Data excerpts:
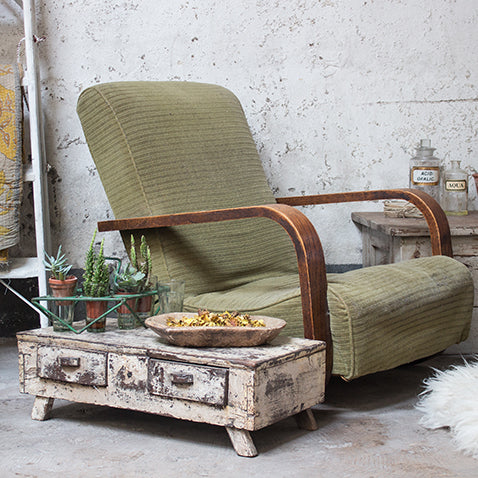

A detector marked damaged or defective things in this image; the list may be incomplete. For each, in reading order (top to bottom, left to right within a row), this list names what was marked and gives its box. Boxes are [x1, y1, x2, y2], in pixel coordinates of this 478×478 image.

chipped white paint [0, 0, 478, 266]
cracked plaster wall [0, 0, 478, 268]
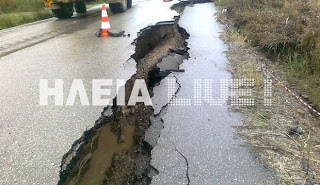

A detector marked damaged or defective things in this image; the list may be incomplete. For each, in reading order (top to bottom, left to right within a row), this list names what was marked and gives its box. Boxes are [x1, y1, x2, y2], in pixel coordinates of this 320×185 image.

cracked asphalt [0, 1, 178, 185]
cracked asphalt [149, 3, 278, 185]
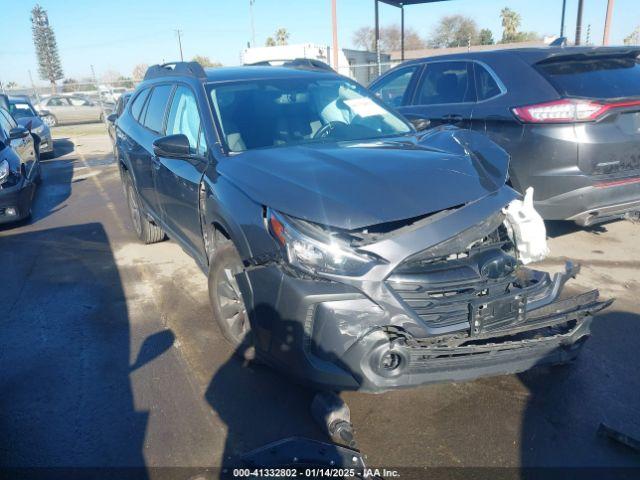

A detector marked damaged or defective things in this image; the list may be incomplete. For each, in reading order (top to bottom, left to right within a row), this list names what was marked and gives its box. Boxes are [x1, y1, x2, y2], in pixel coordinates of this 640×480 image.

broken headlight [266, 208, 378, 276]
damaged subaru outback [115, 62, 608, 394]
crumpled hood [219, 126, 510, 230]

# Problem requirements
Write out, word for word, the line containing "this 640×480 image." and every line after it to the end of the data above.

# Task result
A detector marked damaged or defective things in this image; the list may be incomplete. For each, in reading order (top to bottom, left to right within a row), this list names what was marked and gives its box. Boxes are [x1, y1, x2, y2], in pixel coordinates of this 640×480 image.

broken headlight [266, 208, 378, 276]
damaged subaru outback [115, 62, 608, 394]
crumpled hood [219, 126, 510, 230]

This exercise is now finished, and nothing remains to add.